2. If I get good precision with half (or xnorm respectively) to save bandwidth, but in my application actually need really large position values, can I leverage the better precision of xnorm with a multiplication for "full" float and save myself from using double variables?

$^1$ Edit for future readers. I wrongly assumed it was a float.

• SNORMs and UNORMs are signed/unsigned integers divided by (2^M-1) Mar 6, 2018 at 13:48
• oh, I see. So all bits go directly into encoding the variable, rather than splitting it into exponent and mantissa, thus the (slightly) better precision?
– Tare
Mar 6, 2018 at 13:49
• Well, all the bits are used in floats too :-) Perhaps a better description is that range is more limited and that the precision throughout the range is uniform, rather than, as with floats, variable. FWIW colour channel data, e.g,. RGB888, uses 8-bit unorms. Mar 6, 2018 at 13:54

According to the article, a half is basically a 16 bit float and an snorm is a signed float dividied by 65535. Therefore, they are basically the same

No, they're not, and you do the article a great disservice by suggesting that it says such a thing.

Yes, Half-floats are 16-bit floats. But they are floating point numbers, as defined in IEEE-754. Which means that they can express a relatively large range of values.

Normalized integers can only directly express values in the range [0, 1] (for unsigned) and [-1, 1] (for signed). Floating-point numbers can extend beyond this range. 16-bit floats can express numbers approximately on the range [-6.55*104, 6.55*104], and it can handle decimal values in-between them.

Why do they give a "good precision" and are "evenly distributed" (as opposed to the half)?

Because that's how IEEE-754 works. After all, normalized 16-bit values and 16-bit float values have the same size. 16-bits of storage gives you 65536 different values, no matter how you interpret them. Therefore, to get the range of values outside of [-1, 1], 16-bit floats sacrifice some bits to define additional values.

16-bit floats give you about 3 decimal digits of precision. Normalized 16-bit values give you at most 5 (though the closer to zero you get, the fewer significant digits you get, unlike floating-point values).

why use the magic number 64 if I don't want to calculate it?

No reason; it's just a made-up number.

Is it common to have models that don't exceed this specific value?

Not particularly.

If I get good precision with half (or xnorm respectively) to save bandwidth, but in my application actually need really large position values, can I leverage the better precision of xnorm with a multiplication for "full" float and save myself from using double variables?

No.

Generally speaking, model space positions do not need "really large position values". They're in model space, so they're generally expressed relative to a center position that's quite close to them. They don't really have to be in scale with the rest of the world either.

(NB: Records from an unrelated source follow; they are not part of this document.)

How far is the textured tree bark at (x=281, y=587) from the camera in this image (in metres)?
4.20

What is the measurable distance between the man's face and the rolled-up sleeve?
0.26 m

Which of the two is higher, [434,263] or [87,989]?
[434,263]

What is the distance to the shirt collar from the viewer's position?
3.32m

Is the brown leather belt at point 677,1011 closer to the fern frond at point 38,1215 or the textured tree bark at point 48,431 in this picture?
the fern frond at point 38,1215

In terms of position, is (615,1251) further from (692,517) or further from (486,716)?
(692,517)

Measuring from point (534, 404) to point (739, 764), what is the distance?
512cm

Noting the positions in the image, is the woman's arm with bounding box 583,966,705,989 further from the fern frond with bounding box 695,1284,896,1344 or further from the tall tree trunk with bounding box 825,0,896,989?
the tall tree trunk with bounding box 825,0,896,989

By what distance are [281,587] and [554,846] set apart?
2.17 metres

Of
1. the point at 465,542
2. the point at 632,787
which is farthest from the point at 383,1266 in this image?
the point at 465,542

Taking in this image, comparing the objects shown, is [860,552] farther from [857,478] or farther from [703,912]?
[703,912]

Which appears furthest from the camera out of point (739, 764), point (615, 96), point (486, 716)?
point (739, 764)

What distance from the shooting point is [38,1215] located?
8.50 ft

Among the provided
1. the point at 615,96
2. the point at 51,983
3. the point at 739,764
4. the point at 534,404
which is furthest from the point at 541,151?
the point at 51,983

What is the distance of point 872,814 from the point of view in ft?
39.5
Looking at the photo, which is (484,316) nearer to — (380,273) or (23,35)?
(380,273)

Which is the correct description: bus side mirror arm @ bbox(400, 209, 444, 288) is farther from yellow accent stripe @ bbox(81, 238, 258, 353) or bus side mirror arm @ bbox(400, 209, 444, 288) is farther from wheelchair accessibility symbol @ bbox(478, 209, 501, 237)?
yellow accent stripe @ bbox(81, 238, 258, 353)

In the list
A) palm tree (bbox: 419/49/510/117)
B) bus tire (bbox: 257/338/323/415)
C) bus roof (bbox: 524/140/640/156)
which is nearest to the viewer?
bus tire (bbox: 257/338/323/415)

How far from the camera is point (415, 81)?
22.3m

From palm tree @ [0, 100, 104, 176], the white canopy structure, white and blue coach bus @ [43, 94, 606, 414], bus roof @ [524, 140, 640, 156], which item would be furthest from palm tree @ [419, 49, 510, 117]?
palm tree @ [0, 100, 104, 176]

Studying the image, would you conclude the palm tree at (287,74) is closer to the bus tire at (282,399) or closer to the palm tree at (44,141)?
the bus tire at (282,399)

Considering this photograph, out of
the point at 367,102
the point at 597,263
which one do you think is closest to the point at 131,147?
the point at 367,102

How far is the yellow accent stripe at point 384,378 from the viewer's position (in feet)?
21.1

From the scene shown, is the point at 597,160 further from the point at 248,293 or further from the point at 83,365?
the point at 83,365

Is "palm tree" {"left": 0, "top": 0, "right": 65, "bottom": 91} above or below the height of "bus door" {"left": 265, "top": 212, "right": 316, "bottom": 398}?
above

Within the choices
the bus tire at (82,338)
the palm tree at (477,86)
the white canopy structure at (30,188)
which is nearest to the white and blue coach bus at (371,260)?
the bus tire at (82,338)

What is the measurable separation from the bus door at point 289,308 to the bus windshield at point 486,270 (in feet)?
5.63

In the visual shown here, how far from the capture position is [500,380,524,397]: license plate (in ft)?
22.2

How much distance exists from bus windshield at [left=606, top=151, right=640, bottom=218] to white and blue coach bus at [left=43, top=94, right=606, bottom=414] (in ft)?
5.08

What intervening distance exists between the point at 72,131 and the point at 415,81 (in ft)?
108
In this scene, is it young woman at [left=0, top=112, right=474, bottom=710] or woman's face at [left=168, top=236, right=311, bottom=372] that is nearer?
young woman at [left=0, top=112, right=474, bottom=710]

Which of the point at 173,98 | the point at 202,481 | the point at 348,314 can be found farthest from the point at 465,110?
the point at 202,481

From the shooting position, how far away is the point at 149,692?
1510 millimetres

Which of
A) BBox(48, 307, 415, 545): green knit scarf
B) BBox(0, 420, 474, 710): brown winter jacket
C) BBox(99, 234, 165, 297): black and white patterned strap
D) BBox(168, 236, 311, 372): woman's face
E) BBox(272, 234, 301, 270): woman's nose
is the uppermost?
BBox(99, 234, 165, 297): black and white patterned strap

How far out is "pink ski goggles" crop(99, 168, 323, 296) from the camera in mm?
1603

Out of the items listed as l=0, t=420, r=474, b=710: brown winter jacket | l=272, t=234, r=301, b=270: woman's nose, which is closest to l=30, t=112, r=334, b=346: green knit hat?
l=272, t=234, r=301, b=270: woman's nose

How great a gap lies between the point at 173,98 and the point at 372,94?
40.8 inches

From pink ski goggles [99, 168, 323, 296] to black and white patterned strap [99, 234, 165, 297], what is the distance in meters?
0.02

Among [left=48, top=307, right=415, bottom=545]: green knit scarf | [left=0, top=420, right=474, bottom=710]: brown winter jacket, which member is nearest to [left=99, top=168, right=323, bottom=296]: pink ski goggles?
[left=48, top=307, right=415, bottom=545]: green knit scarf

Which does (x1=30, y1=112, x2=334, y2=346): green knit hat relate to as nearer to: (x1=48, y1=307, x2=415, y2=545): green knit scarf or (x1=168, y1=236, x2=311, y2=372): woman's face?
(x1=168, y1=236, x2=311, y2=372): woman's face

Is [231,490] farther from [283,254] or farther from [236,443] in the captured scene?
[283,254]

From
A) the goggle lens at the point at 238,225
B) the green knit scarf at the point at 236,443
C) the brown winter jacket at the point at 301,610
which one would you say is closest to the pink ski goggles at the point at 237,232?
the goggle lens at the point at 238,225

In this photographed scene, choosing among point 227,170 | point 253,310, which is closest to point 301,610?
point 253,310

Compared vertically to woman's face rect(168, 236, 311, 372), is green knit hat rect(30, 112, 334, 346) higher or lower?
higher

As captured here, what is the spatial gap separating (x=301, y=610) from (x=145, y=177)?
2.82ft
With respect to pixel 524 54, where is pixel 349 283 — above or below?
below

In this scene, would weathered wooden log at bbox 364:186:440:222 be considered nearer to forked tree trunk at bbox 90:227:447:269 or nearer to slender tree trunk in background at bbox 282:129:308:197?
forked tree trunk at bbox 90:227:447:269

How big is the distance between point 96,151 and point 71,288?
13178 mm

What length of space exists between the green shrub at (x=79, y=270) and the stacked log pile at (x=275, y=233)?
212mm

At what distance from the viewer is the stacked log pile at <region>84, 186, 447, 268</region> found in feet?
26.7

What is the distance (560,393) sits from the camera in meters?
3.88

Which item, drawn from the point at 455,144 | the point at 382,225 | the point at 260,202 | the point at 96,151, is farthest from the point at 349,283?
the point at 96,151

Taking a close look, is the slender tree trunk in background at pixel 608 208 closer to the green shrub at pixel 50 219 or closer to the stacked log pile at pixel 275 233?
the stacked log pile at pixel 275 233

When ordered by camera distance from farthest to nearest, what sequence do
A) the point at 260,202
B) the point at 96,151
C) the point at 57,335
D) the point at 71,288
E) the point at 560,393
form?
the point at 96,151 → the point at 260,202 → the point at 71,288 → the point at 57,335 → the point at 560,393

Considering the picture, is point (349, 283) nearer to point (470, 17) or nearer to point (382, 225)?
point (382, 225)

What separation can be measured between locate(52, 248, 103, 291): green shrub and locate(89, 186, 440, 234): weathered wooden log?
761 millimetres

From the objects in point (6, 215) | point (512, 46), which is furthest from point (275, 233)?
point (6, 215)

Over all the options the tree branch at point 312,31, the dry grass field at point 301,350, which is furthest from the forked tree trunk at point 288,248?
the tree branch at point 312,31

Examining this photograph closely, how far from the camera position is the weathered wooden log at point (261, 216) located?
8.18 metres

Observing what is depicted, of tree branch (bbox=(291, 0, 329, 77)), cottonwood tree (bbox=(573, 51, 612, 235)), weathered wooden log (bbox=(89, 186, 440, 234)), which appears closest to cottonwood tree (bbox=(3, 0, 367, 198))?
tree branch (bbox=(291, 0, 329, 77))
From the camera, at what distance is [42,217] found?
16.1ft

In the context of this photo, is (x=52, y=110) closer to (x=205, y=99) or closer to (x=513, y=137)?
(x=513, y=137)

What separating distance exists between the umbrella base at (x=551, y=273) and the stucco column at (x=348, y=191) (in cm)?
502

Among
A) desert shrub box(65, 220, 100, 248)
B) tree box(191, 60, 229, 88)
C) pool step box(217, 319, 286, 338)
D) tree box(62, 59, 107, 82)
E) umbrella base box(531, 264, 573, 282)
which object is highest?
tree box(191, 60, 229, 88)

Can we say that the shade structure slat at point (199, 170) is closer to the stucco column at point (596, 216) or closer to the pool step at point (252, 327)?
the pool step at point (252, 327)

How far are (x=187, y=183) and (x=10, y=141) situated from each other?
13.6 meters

However, if your model space positions really do need "really large position values", then you have to use whatever gives you the precision you need. That's pretty much never double.

• Nice answer but the part about 3 vs 5 digits of precision is misleading. It makes it sound as if a normalized integer is always better. Floating point has uniform relative precision while a normalized integer has uniform absolute precision. It just happens that the latter is what you want for model vertices. Mar 6, 2018 at 18:48
• I don't need really large position values, this was probably badly stated on my part. What I meant was models at "really large [i.e. far away from origin] positions in the world". Imagine a car simulator that spans more than 500km * 500km levels. For some reason I missinterpreted one of the articles sentence to say something about this. In any case, thanks for the answer, I'll edit the "disservice" question to mark it for future readers.